Statements¶

Statements let you run SQL commands at specific points during model execution. You can run code before your query, after it completes, or when views are created.

Why use statements? They're perfect for:

Setting session parameters (timeouts, memory limits)
Loading UDFs or creating temporary tables
Creating indexes or clustering
Running data quality checks
Logging anomalies or errors
Granting permissions on views

You can define statements at the model level (for specific needs) or at the project level via model_defaults (for consistent behavior across all models).

Statement types:

Pre-statements: Run before the main model query executes
Post-statements: Run after the main model query completes
On-virtual-update statements: Run when views are created or updated in the virtual layer

Concurrency Considerations

Pre-statements should generally only prepare the main query. Avoid creating or altering physical tables in pre-statements, if multiple models run concurrently, you could get race conditions or unpredictable behavior. Stick to session settings, UDFs, and temporary objects.

Model Defaults¶

You can define statements at the project level using model_defaults in your configuration. Use this for setting up common behavior across all models, like session timeouts or default permissions.

How it works: Default statements run first, then model-specific statements. So if you set a default timeout in model_defaults and a model-specific timeout in a model, the model-specific one runs after (and can override the default).

YAMLPython

model_defaults:
  dialect: snowflake
  pre_statements:
    - "SET query_timeout = 300000"
  post_statements:
    - "@IF(@runtime_stage = 'evaluating', ANALYZE @this_model)"
  on_virtual_update:
    - "GRANT SELECT ON @this_model TO ROLE analyst_role"

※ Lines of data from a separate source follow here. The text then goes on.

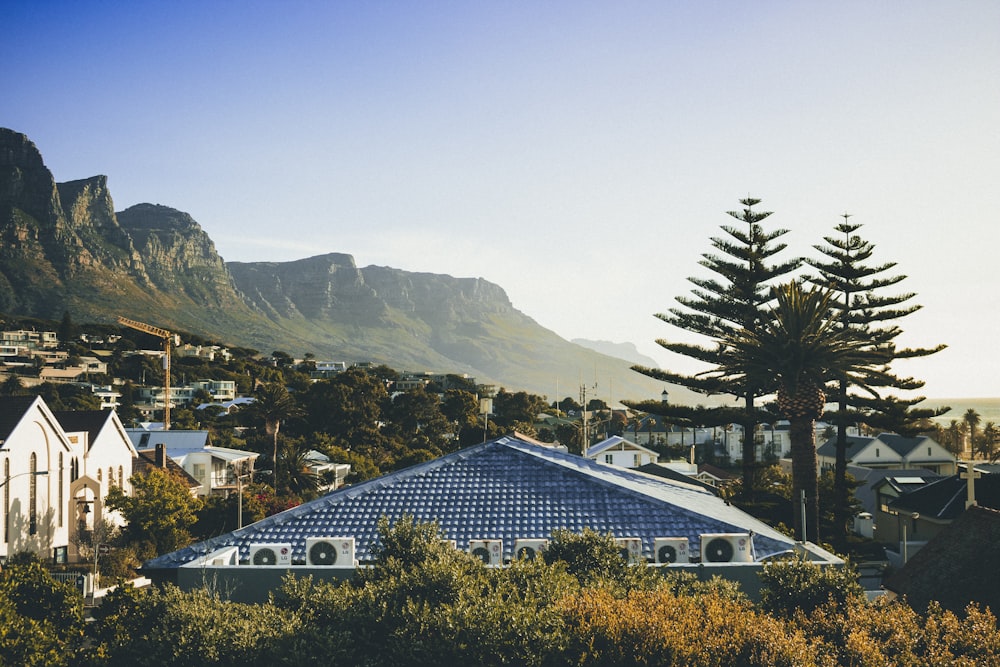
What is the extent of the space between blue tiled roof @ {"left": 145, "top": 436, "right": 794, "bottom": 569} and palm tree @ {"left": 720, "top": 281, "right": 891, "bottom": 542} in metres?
7.78

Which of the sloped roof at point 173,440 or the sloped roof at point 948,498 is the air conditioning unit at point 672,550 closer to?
the sloped roof at point 948,498

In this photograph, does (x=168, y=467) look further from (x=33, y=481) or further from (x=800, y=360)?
(x=800, y=360)

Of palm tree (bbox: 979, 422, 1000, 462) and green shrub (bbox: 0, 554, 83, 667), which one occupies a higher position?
green shrub (bbox: 0, 554, 83, 667)

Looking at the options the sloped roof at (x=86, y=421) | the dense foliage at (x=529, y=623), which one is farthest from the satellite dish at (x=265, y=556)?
the sloped roof at (x=86, y=421)

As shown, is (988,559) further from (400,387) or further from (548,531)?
(400,387)

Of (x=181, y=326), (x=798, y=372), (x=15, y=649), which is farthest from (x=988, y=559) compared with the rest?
(x=181, y=326)

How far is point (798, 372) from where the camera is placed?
92.2ft

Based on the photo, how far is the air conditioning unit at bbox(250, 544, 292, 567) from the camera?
16984mm

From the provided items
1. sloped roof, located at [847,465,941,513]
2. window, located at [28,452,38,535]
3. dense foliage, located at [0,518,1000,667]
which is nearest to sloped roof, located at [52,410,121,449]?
window, located at [28,452,38,535]

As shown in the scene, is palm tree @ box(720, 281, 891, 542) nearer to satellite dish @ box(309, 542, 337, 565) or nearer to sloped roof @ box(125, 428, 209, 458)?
satellite dish @ box(309, 542, 337, 565)

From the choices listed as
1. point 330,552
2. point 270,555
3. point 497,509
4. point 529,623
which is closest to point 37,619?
point 270,555

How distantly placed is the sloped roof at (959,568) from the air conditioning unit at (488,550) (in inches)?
377

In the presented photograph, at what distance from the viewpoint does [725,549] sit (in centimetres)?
1684

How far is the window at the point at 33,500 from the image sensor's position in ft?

from vulcan.core.config import Config, ModelDefaultsConfig

config = Config(
  model_defaults=ModelDefaultsConfig(
    dialect="snowflake",
    pre_statements=[
      "SET query_timeout = 300000",
    ],
    post_statements=[
      "@IF(@runtime_stage = 'evaluating', ANALYZE @this_model)",
    ],
    on_virtual_update=[
      "GRANT SELECT ON @this_model TO ROLE analyst_role",
    ],
  ),
)

Pre-statements¶

Pre-statements run before your main model query executes. They're perfect for setting up the environment your query needs.

Common use cases:

Loading JARs or UDFs that your query uses
Creating temporary tables or caching data
Setting session parameters (timeouts, memory, etc.)
Initializing variables or settings

Pre-statements run in the setup phase before your main query runs.

SQLPython

MODEL (
  name analytics.orders,
  kind INCREMENTAL_BY_TIME_RANGE (
    time_column order_date
  ),
  start '2020-01-01',
  cron '@daily'
);

/* Pre-statement: Create table for anomaly tracking */
CREATE TABLE IF NOT EXISTS analytics._orders_anomalies (
  anomaly_id BIGINT GENERATED ALWAYS AS IDENTITY,
  order_id VARCHAR,
  anomaly_type VARCHAR,
  details VARCHAR,
  captured_at TIMESTAMP DEFAULT CURRENT_TIMESTAMP
);

/* Pre-statement: Set session variables using Jinja */
JINJA_STATEMENT_BEGIN;
{% if start_date is none or end_date is none %}
  SET start_date = DATE '{{ start }}';
  SET end_date = CURRENT_DATE;
{% endif %}
JINJA_END;

/* Main model query */
SELECT
  order_id::VARCHAR AS order_id,
  order_date::DATE AS order_date,
  customer_id::VARCHAR AS customer_id,
  total_amount::FLOAT AS total_amount
FROM demo.raw_data.orders
WHERE
  order_date BETWEEN @start_date AND @end_date;

from vulcan import ExecutionContext, model
from vulcan import ModelKindName
from sqlglot import exp

@model(
    "analytics.orders_py",
    columns={
        "order_id": "varchar",
        "order_date": "date",
        "customer_id": "varchar",
        "total_amount": "float",
    },
    kind=dict(
        name=ModelKindName.INCREMENTAL_BY_TIME_RANGE,
        time_column="order_date",
    ),
    pre_statements=[
        "SET query_timeout = 300000",
        """CREATE TABLE IF NOT EXISTS analytics._orders_anomalies (
            anomaly_id BIGINT GENERATED ALWAYS AS IDENTITY,
            order_id VARCHAR,
            anomaly_type VARCHAR,
            details VARCHAR
        )""",
        exp.Cache(this=exp.table_("orders_cache"), expression=exp.select("*").from_("demo.raw_data.orders")),
    ],
)
def execute(context: ExecutionContext, start, end, **kwargs):
    query = f"""
    SELECT order_id, order_date, customer_id, total_amount
    FROM demo.raw_data.orders
    WHERE order_date BETWEEN '{start.date()}' AND '{end.date()}'
    """
    return context.fetchdf(query)

Post-statements¶

Post-statements run after your model query completes. They're great for cleanup, optimization, or validation tasks.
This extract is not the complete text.